By **email** (case-insensitive). If Linear user's email isn't in AAD, the bridge:
- Logs a warning the first time
- Stores the mapping as "unmapped"
- On Planner side, leaves task unassigned

`GET /users?$filter=mail eq 'alice@acme.com'` returns the AAD user. Cache in SQLite for 24h.

## Sub-issue ↔ checklist

Planner has no real sub-tasks. Linear sub-issues map to entries in `details.checklist` (max 20 per task). The bridge:
- Creates a checklist entry per sub-issue
- Maintains the link via `customAttributes` on the Planner side
- On checklist toggle (`isChecked: true`), transitions the corresponding Linear sub-issue to "Done"

## Priority encoding

Planner has 4 priority slots (1-10 mapped to "Urgent", "Important", "Medium", "Low"). Linear's 5 levels (None, Urgent, High, Medium, Low) collapse to:
- Linear None → Planner 5 (Medium)
- Linear Urgent → Planner 1 (Urgent)
- Linear High → Planner 3 (Important)
- Linear Medium → Planner 5 (Medium)
- Linear Low → Planner 9 (Low)

Plus an `appliedCategory` for color coding (red/orange/yellow/green/blue).
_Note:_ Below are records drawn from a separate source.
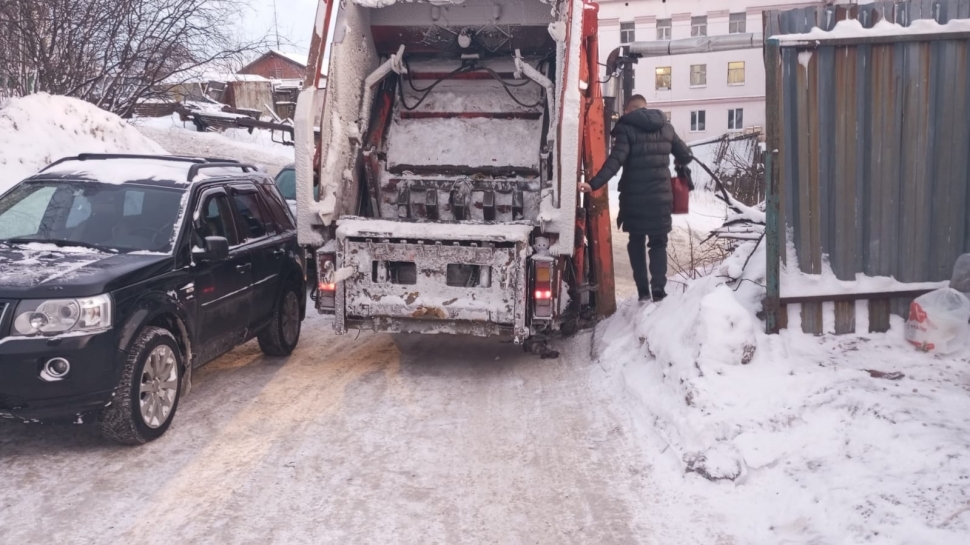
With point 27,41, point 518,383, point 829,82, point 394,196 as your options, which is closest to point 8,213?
point 394,196

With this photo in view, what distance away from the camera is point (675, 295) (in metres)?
7.21

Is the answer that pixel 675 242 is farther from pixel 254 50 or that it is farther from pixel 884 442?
pixel 884 442

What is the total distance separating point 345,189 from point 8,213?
107 inches

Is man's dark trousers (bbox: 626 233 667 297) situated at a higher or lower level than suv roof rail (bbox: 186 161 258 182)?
lower

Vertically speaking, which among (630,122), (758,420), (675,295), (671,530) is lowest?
(671,530)

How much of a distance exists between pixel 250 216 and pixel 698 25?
1752 inches

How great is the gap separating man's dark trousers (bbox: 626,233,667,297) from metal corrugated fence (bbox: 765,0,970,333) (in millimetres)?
2146

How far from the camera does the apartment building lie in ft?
153

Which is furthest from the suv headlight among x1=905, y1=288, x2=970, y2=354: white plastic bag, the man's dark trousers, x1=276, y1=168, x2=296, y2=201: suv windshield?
x1=276, y1=168, x2=296, y2=201: suv windshield

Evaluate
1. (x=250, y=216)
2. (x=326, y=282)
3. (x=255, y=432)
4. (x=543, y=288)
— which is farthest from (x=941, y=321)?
(x=250, y=216)

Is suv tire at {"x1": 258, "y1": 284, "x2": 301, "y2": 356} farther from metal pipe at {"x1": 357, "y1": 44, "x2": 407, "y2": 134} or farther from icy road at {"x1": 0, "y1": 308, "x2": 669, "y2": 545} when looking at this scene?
metal pipe at {"x1": 357, "y1": 44, "x2": 407, "y2": 134}

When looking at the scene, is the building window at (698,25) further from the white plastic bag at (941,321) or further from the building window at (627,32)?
the white plastic bag at (941,321)

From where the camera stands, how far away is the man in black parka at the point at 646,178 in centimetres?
770

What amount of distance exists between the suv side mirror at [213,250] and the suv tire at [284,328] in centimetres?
145
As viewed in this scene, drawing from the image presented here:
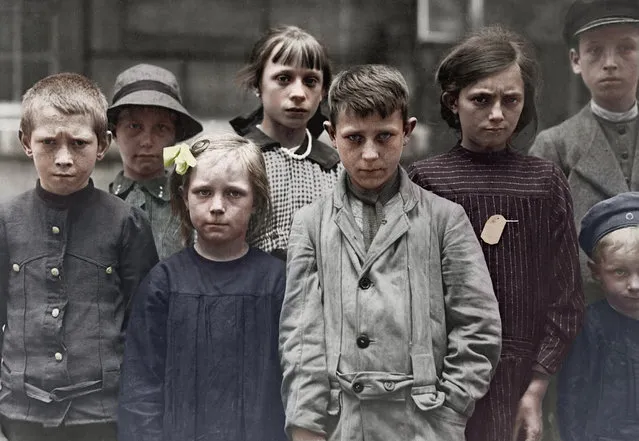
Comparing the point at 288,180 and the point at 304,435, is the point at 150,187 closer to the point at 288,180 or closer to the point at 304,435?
the point at 288,180

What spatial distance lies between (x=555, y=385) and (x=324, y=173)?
3.42 ft

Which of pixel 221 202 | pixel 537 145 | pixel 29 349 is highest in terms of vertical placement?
pixel 537 145

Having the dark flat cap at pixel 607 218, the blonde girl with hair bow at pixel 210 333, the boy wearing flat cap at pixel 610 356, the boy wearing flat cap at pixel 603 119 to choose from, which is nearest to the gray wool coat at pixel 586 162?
the boy wearing flat cap at pixel 603 119

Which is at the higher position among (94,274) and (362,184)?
(362,184)

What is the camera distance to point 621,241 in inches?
122

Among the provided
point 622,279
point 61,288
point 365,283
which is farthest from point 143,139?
point 622,279

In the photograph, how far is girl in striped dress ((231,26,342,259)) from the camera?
3.16 meters

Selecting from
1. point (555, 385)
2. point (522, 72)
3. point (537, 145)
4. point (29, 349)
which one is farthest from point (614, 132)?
point (29, 349)

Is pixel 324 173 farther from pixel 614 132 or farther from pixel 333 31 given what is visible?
pixel 333 31

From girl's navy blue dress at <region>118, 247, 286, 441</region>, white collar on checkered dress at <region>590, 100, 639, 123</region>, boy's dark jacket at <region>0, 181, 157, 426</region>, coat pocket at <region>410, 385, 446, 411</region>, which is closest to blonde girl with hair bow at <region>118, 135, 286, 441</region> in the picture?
girl's navy blue dress at <region>118, 247, 286, 441</region>

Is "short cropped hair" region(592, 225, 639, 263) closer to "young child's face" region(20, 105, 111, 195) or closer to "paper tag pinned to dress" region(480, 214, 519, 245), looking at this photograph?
"paper tag pinned to dress" region(480, 214, 519, 245)

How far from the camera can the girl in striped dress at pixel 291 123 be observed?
3.16 meters

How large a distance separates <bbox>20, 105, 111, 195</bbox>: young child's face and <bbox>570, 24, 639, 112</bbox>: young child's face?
1.82m

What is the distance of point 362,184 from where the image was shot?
109 inches
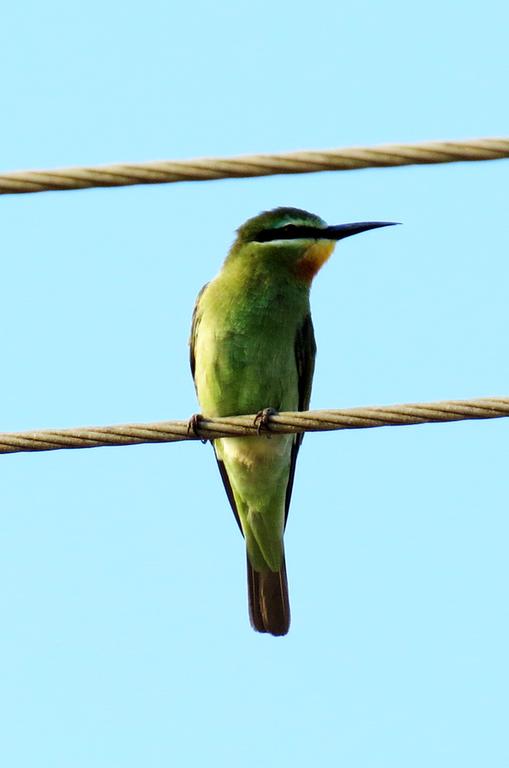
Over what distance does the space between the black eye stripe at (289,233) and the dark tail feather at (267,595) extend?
1.54 metres

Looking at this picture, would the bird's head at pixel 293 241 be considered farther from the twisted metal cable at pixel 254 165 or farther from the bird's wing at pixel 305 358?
the twisted metal cable at pixel 254 165

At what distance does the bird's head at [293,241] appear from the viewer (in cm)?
664

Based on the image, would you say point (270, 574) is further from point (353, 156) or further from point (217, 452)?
point (353, 156)

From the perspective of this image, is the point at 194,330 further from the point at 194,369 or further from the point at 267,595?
the point at 267,595

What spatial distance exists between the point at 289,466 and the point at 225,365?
660mm

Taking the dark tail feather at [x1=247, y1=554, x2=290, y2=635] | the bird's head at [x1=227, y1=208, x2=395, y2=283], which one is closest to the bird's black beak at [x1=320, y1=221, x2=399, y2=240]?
the bird's head at [x1=227, y1=208, x2=395, y2=283]

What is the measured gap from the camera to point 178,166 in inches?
158

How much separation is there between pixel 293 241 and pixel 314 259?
0.13 meters

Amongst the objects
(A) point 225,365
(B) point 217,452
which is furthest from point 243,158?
(B) point 217,452

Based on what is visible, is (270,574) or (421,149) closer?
(421,149)

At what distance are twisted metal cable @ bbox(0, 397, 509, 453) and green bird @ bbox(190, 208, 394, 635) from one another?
186 centimetres

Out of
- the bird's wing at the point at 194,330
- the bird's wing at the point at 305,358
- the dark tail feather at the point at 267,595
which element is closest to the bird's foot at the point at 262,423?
the bird's wing at the point at 305,358

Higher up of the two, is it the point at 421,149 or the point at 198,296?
the point at 198,296

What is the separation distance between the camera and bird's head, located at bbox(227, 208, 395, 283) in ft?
21.8
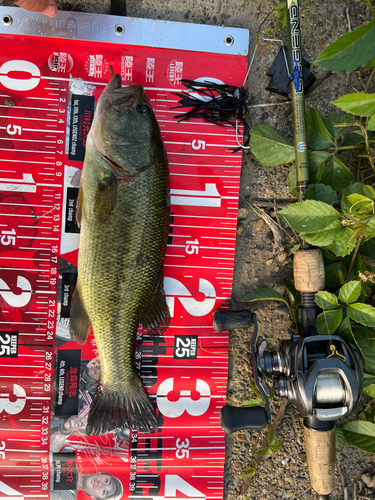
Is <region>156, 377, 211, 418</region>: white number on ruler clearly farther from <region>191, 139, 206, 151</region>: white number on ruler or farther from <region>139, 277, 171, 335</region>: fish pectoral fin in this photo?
<region>191, 139, 206, 151</region>: white number on ruler

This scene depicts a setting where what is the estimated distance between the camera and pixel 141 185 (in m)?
1.70

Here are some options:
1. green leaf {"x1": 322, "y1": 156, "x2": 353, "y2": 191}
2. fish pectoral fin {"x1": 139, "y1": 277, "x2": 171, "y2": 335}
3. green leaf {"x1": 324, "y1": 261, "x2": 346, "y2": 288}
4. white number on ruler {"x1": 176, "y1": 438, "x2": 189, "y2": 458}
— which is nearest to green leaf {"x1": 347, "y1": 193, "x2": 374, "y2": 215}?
green leaf {"x1": 322, "y1": 156, "x2": 353, "y2": 191}

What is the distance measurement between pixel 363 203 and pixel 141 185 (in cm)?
123

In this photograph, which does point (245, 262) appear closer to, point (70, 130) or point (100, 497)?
point (70, 130)

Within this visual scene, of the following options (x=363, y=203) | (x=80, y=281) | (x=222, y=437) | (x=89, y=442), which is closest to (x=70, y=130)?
(x=80, y=281)

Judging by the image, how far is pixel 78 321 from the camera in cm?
191

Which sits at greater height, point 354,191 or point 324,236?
point 354,191

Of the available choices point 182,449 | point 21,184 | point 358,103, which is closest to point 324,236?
point 358,103

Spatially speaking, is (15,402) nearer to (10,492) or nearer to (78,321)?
(10,492)

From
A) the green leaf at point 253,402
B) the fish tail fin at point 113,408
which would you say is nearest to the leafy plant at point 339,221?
the green leaf at point 253,402

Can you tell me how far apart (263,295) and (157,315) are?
685mm

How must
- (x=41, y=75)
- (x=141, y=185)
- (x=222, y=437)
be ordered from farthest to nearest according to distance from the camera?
(x=222, y=437) → (x=41, y=75) → (x=141, y=185)

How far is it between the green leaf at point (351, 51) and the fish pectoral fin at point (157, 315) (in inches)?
54.5

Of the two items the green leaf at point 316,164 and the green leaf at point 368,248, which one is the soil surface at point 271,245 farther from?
the green leaf at point 368,248
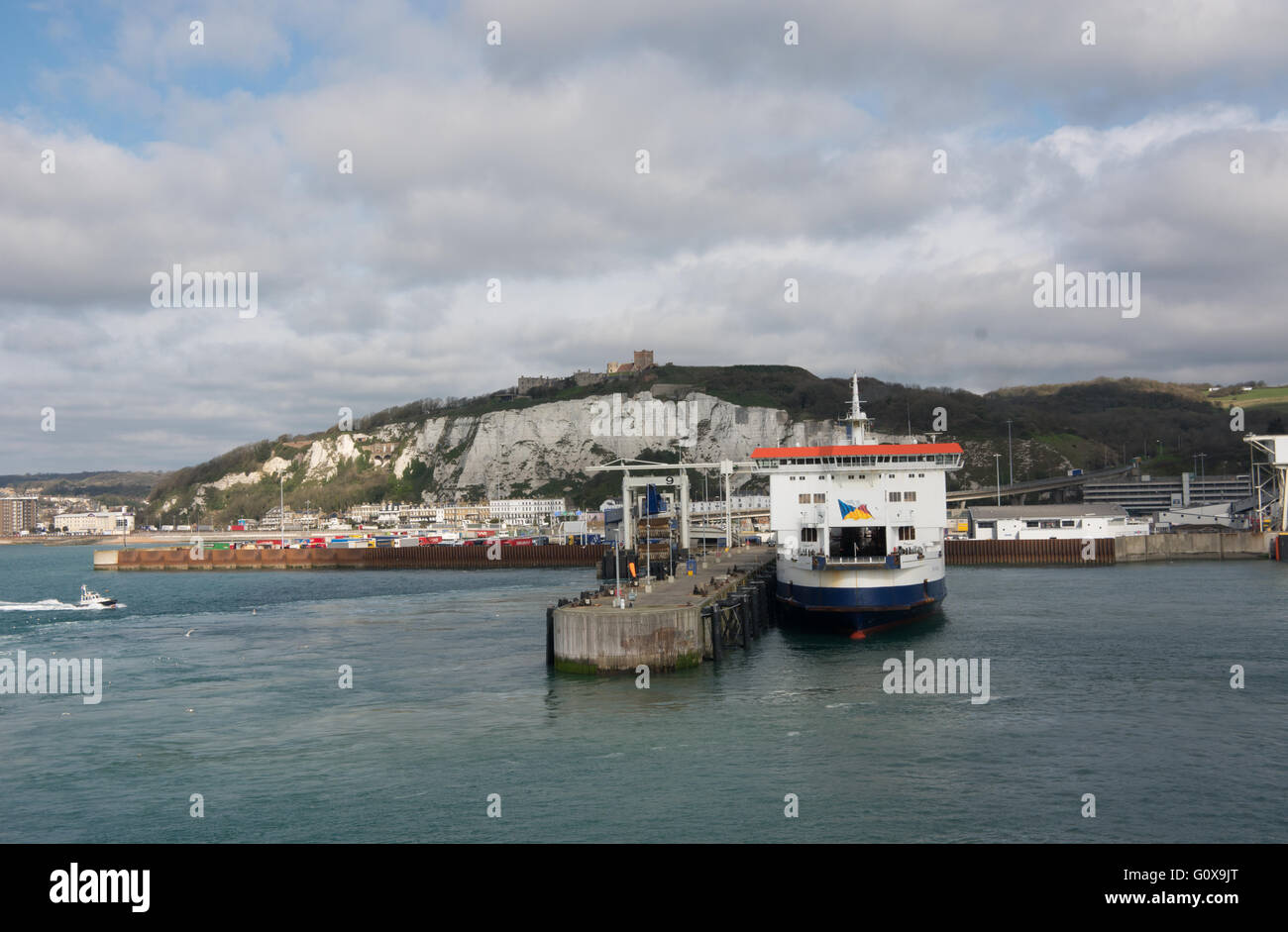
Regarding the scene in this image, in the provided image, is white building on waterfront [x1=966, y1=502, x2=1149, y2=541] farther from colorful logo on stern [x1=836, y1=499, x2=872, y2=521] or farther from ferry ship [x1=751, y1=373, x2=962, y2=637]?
colorful logo on stern [x1=836, y1=499, x2=872, y2=521]

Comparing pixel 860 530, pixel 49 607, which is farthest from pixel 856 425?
pixel 49 607

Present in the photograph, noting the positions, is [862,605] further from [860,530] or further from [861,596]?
[860,530]

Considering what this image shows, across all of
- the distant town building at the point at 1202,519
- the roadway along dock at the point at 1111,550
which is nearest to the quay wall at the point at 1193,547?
the roadway along dock at the point at 1111,550

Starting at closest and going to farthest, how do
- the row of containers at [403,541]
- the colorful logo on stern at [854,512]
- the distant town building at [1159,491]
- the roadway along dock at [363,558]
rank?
the colorful logo on stern at [854,512]
the roadway along dock at [363,558]
the row of containers at [403,541]
the distant town building at [1159,491]

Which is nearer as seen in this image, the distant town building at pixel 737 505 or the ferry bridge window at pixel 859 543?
the ferry bridge window at pixel 859 543

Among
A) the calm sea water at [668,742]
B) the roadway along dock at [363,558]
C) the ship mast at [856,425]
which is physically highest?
the ship mast at [856,425]

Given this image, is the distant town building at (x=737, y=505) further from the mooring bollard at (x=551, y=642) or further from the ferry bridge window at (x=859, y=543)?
the mooring bollard at (x=551, y=642)

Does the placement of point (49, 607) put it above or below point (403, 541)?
below
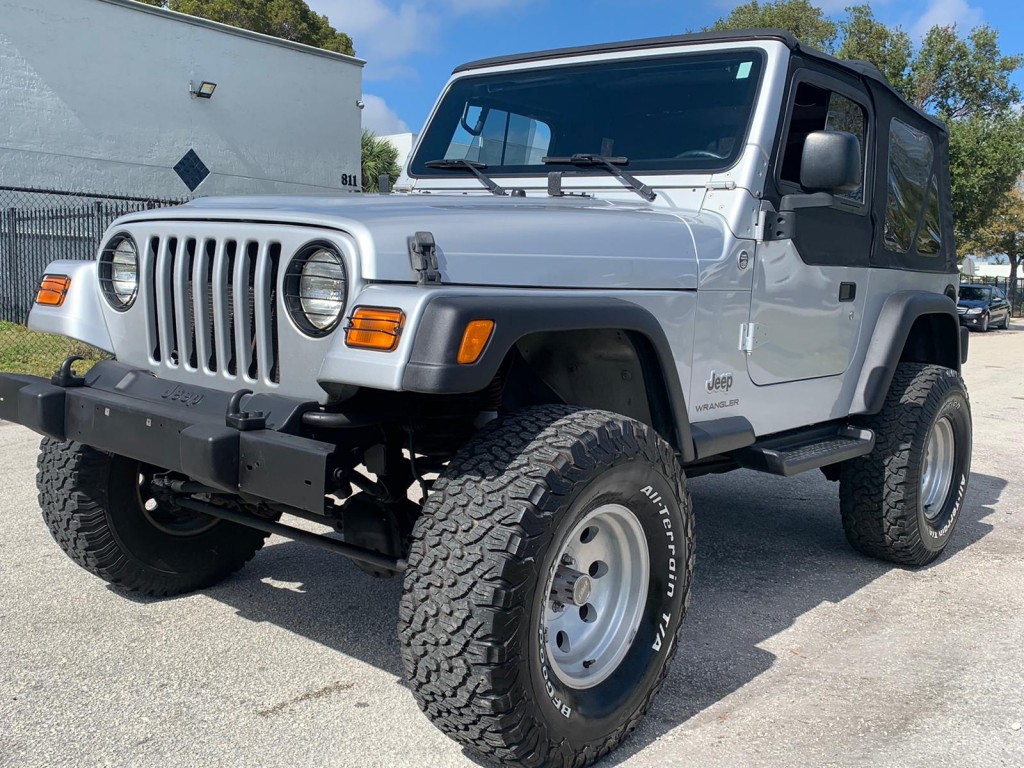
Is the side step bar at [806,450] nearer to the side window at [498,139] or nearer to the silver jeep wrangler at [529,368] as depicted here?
the silver jeep wrangler at [529,368]

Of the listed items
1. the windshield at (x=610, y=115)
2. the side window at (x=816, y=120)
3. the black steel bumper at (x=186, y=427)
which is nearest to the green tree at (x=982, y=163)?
the side window at (x=816, y=120)

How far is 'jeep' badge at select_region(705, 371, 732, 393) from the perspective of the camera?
360 cm

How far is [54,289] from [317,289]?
1.33 m

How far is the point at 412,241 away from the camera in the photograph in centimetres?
265

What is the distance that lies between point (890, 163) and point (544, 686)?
10.9 ft

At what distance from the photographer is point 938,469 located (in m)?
5.19

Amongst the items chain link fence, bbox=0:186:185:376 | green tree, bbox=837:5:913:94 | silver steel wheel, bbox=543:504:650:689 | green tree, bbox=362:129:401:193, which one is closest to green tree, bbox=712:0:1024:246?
green tree, bbox=837:5:913:94

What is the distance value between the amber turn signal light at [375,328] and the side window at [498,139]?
1.86 meters

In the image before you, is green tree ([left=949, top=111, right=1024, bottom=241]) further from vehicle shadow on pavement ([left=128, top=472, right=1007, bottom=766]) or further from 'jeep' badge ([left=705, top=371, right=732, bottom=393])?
'jeep' badge ([left=705, top=371, right=732, bottom=393])

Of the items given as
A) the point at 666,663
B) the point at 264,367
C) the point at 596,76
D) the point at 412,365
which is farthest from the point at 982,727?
the point at 596,76

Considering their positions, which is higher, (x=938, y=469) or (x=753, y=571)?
(x=938, y=469)

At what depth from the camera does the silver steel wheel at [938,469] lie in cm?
511

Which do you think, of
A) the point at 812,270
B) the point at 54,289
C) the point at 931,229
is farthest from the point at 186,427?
the point at 931,229

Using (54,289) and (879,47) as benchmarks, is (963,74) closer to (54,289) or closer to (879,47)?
(879,47)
## Cycle / project encoding

Planner has no cycle concept. The bridge encodes cycle membership in the task title prefix:
- `[Cycle: Sprint 23] Fix login bug`

A bridge utility re-titles tasks on cycle transitions (`updateCycle` webhook).

Linear projects map to Planner **plans**: one Linear project ↔ one Planner plan. The mapping is stored in plugin state; users configure via `/linear:planner-sync map`.

## Attachments

When a Linear issue's attachment is uploaded:
1. Bridge fetches the asset bytes (auth via `Authorization: Bearer <linear_key>`)
2. Uploads to OneDrive/SharePoint via `PUT /drives/{driveId}/items/{path}:content`
3. Adds reference to Planner task: `PATCH /planner/tasks/{id}/details` setting `references["<onedrive-url>"]`

For Planner → Linear, references are link-only attachments (no byte copy).

## Throttling

Microsoft Graph: 600 reqs / 30s per app per tenant. Bridge implements:
- Token bucket (capacity 600, refill 20/s)
- Retry on 429 / 503 with `Retry-After` header
- Backoff up to 3 attempts → DLQ

## Failure modes

| Failure | Behaviour |
|---------|-----------|
| Graph 401 | Refresh token; on second 401, pause bridge + alert |
| Graph 403 | Likely missing admin consent on scope; alert with required scope name |
| Graph 429 | Honor `Retry-After`, backoff |
| Delta token expired | Re-bootstrap (full scan) |
| AAD user not found | Skip assignment, log warning |
| Planner plan deleted | Disable mapping; preserve historic links |

## Limitations

- Planner has no native @-mentions in task descriptions — Linear mentions render as plain `@email`
- Planner doesn't support markdown — descriptions are plain text. The bridge strips markdown on outbound and converts inbound to literal text (preserving links).
- Planner caps tasks per plan at 7,500 — bridge alerts at 90% capacity.
- Planner doesn't track activity history — bridge keeps its own audit trail in SQLite.